Sec 65-66 Effect Size (d), Interpretation of Effect Size (d) Flashcards
Effect Size (d)
_EFFECT SIZE (*d* )_ refers to the MAGNITUDE (i.e. size) of a DIFFERENCE expressed on a STANDARDIZED SCALE.
- When you’re working with two groups of data that use different scales on their RAW data, you must STANDARDIZE both sets of data to a COMMON SCALE in order to COMPARE THEM.
- The MAGNITUDE of the DIFFERENCE BETWEEN these scores on this standardized, shared scale is the EFFECT SIZE.
- Ex: Suppose that Experimenter A administered a new “Treatment X” for depression to an experimental group, while a control group received a standard treatment. At the end of the treatment, both groups were given a self-report test (with possible raw scores from 0 to 20) to measure their depression level. (See table 1).
- Also, suppose that Experimenter B similarly administered a DIFFERENT “Treatment Y” for depression to an experimental group, while a control group received a standard treatment. At the end of the treatment, both groups were given a self-report test (with possible raw scores from 0 to 120) to measure their depression level. (See table 2).
-
Which treatment is superior?
- Treatment X, which resulted in a 5-point raw score difference between the two means
- Treatment Y, which resulted in a 10-point raw score difference between the two means?
- Because the experimenters used different measurement scales (0 to 20 versus 0 to 120), the answer is not clear.
-
To compare the outcomes, we have to make the two studies COMPARABLE (on the same scale). We can do this by STANDARDIZING each set of outcomes using the STANDARD DEVIATION.
- In Experiment A, one standard deviation unit equals 4.00 raw-score points. Standardize this by:
- Take the difference in the means (12.00 - 7.00 = 5.00)
- Divide that difference by the Standard Deviation (5.00 / 4.00 = 1.25).
- That 1.25 represents the number of standard deviations above zero.
-
INTERPRETATION: For all practical purposes, there are only three standard-deviation units on each side of the mean. Thus, d is expressed in standard deviation units and has an effective range from 0.00 (no difference between the means) to 3.00 (the maximum difference between the means).
- Thus, for Experiment A, the experimental group is 1.25 standard-deviation units above no difference (0.00) on a standardized scale that ranges from 0.00 to 3.00. On such a limited scale, a value of d of 1.25 indicates that the difference is substantially above 0.00.
- BUT our goal is to compare EXPERIMENT A to EXPERIMENT B to see which experiment (if any) produced the new treatment (X or Y) with the best results over the standard (control) treatment.
- So we must do the same process for Experiment B.
- So, standardize Experiment B.
- (80.00 - 70.00) / 14.00 = d = 0.71, or 0.71 Standard Deviations above 0.00.
- So, standardize Experiment B.
- In Experiment A, one standard deviation unit equals 4.00 raw-score points.
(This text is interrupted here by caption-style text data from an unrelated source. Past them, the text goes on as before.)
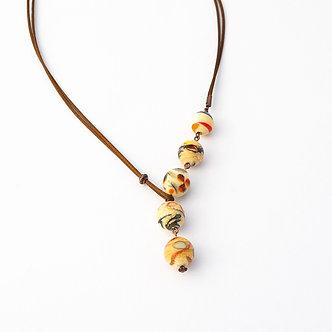 collier 5 perles ivoire et couleurs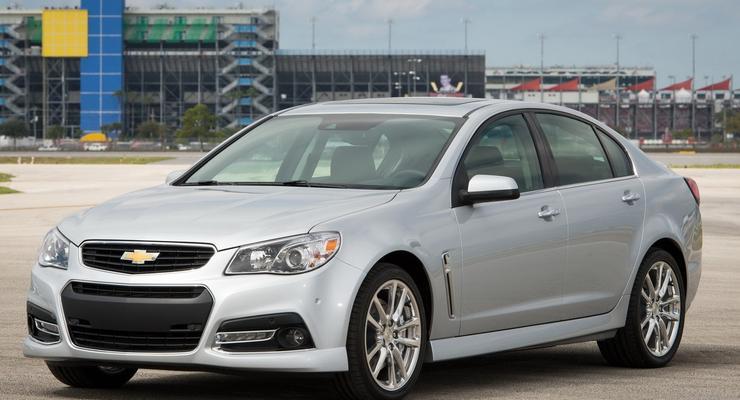 Chevrolet рассекретила новый заднеприводный седан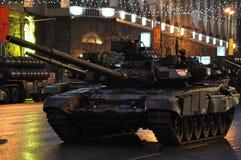 Char de combat T-90 sur la rue de Tverskaya moscou image stock
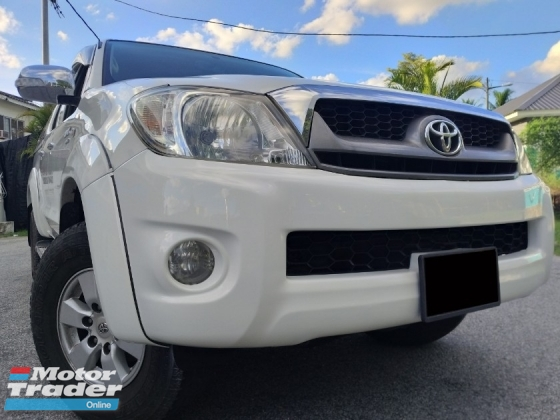 2011 TOYOTA HILUX DOUBLE CAB 2.5G (AT) 4X4 1 CAREFULL OWNER/ LOW MILEAGE/ F-LOAN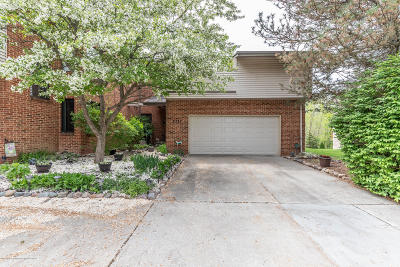 Okemos Condo/Townhouse For Sale: 2337 Coyote Creek Drive #18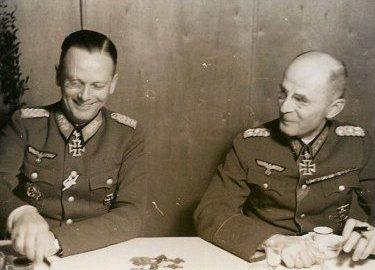 Георг Рейнгардт и Отто Хайдкемпер. 1943 г.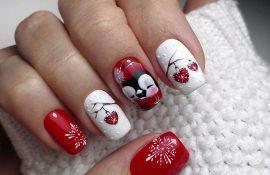 Красный с белым новогодний маникюр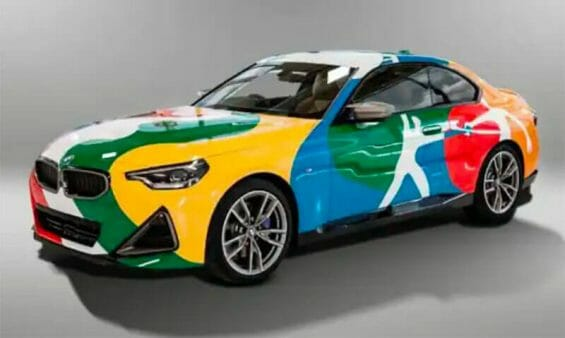 The 2 Series BMW painted by the artist Bosco.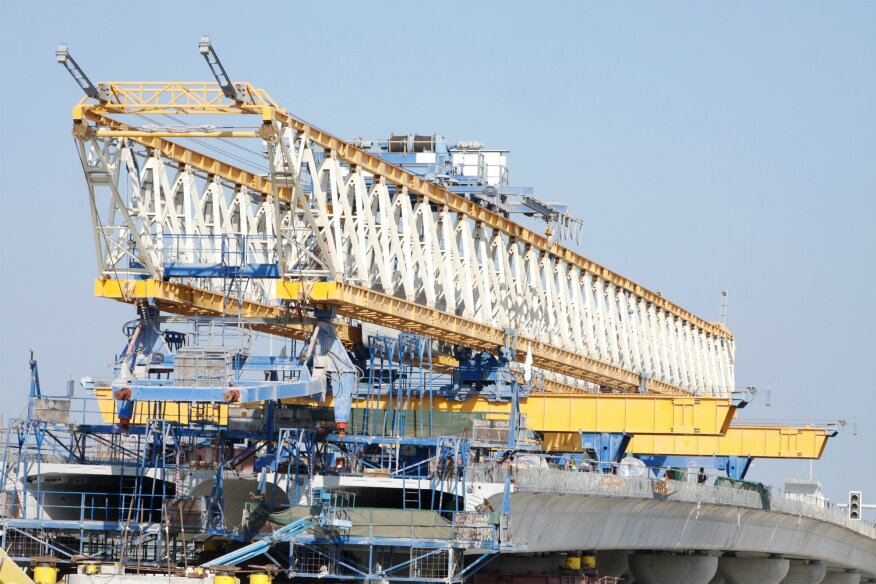 1 500 Ton Crane Being Assembled For Texas Bridge Project
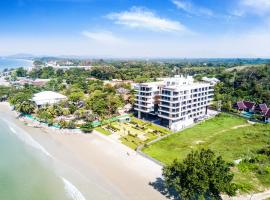 Escape Condominiums Beachfront Suites - Mae Phim, apartment in Rayong
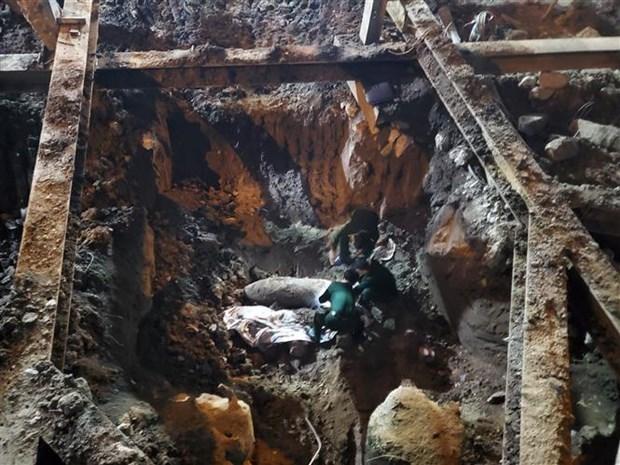 河内市安全转移处理一枚340公斤的炸弹 hinh anh 1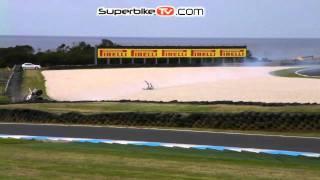 Superbike TV: Jonathan Rea Crash [Phillip Island 22nd February 2011]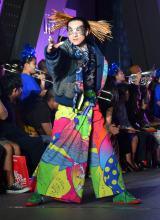 ファッションショー『日本元気プロジェクト 2015スーパーエネルギー!! Produced by KANSAI YAMAMOTO』の模様 (C)ORICON NewS inc.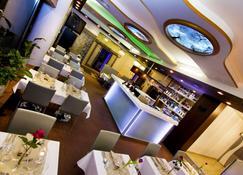 Hotel Danubia Gate - Bratislava - Bar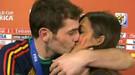 Íker Casillas besa a Sara Carbonero en directo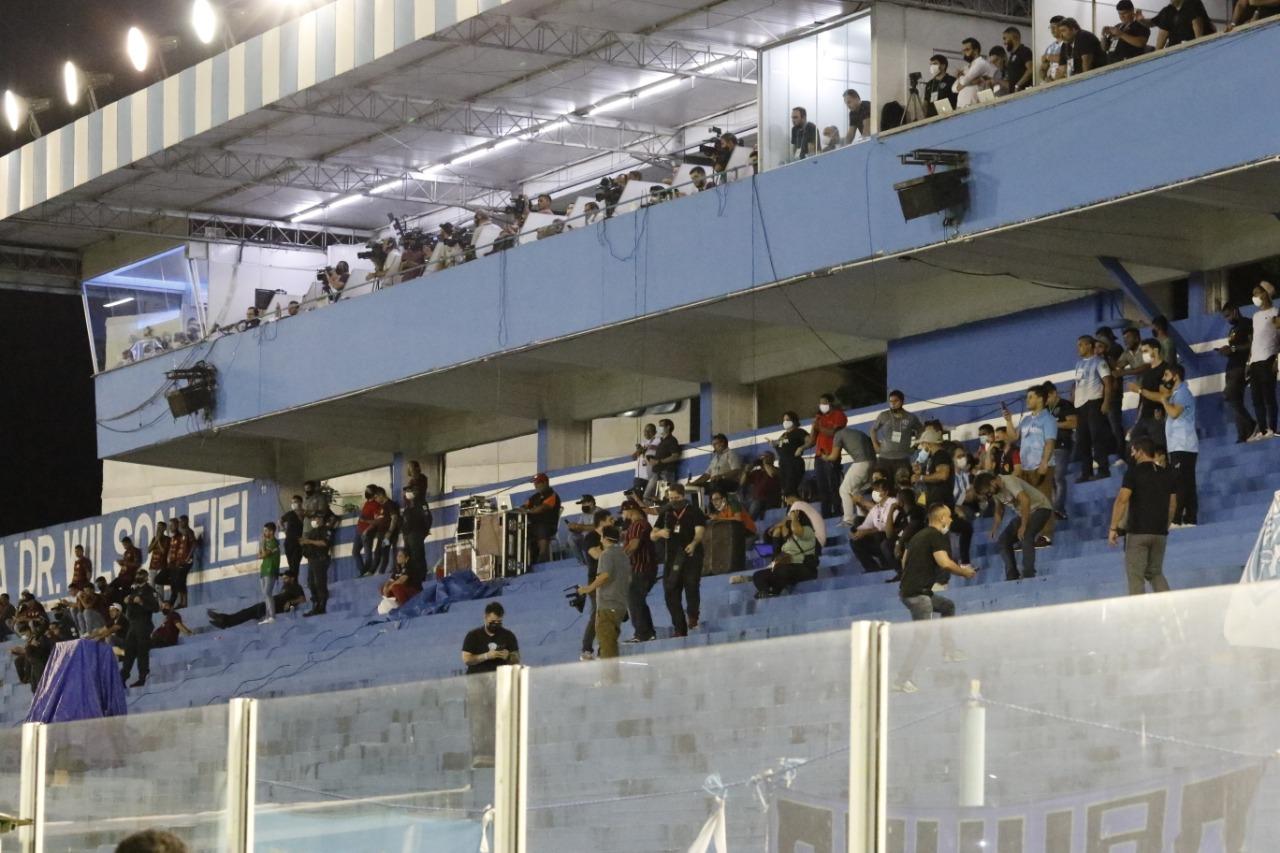 Muitas pessoas aglomeradas no estádio da Curuzu na noite deste domingo.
Standardize this by:
- Now that the two experiments have been standardized:
- Experiment A (Treatment X vs Standard Treatment) = d = 1.25.
- Experiment B (Treatment Y vs Standard Treatment) = d = 0.71.
- We can clearly see that Treatment X compared much more favorably to the Standard Treatment than did Treatment Y. So Treatment X is the more effective treatment.
NOTE: WITHIN each EXPERIMENT in this section, the two standard deviations (for the new treatment and the standard treatment) are EQUAL.
- When they are UNEQUAL, a special AVERAGING PROCEDURE that results in the POOLED STANDARD DEVIATION should be used. (See Appendix I).
Interpretation of Effect Size
EVALUATING the SIZE EFFECT – The example in the other card produced values of d of 0.71 and 1.25. Obviously, the experiment with a value of 1.25 had a LARGER EFFECT than the one with a value of 0.71. But how would we interpret the effect if we were looking at only a single Experiment? Is 1.25 really such a good thing?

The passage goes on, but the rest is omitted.